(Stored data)
########################################
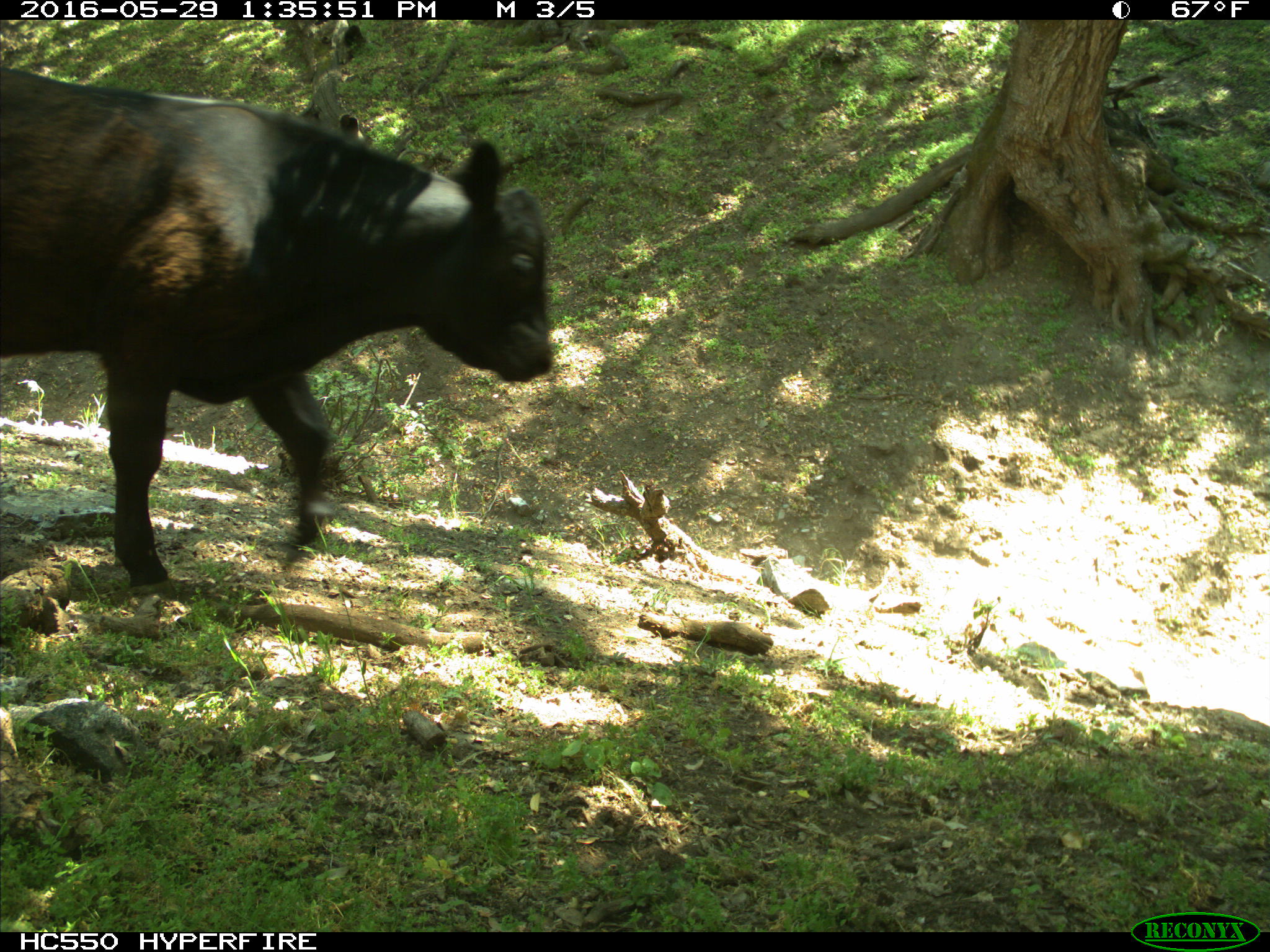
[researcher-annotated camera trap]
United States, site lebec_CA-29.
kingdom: Animalia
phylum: Chordata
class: Mammalia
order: Artiodactyla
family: Bovidae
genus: Bos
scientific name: Bos taurus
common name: domestic cow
Bos taurus (domestic cow).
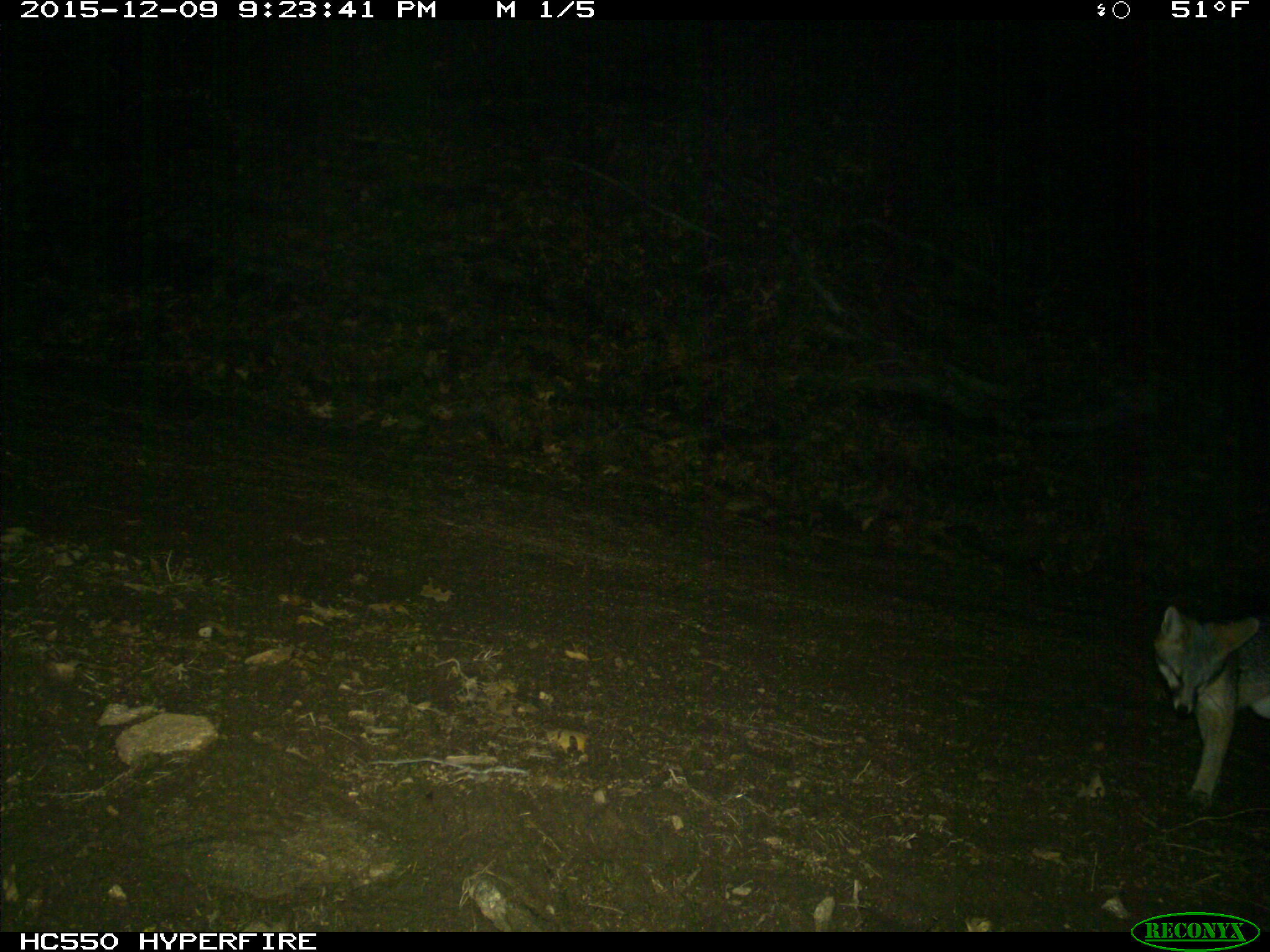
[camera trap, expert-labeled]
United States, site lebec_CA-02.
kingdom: Animalia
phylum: Chordata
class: Mammalia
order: Carnivora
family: Canidae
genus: Urocyon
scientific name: Urocyon cinereoargenteus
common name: gray fox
Urocyon cinereoargenteus (gray fox).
########################################
# [TASK]
Write out the line that contains "common name: domestic cow" and every line after it to the end of the data, exactly as they stand. Omit the pictures.

# [EXERCISE RESULT]
common name: domestic cow
Bos taurus (domestic cow).
[camera trap, expert-labeled]
United States, site lebec_CA-02.
kingdom: Animalia
phylum: Chordata
class: Mammalia
order: Carnivora
family: Canidae
genus: Urocyon
scientific name: Urocyon cinereoargenteus
common name: gray fox
Urocyon cinereoargenteus (gray fox).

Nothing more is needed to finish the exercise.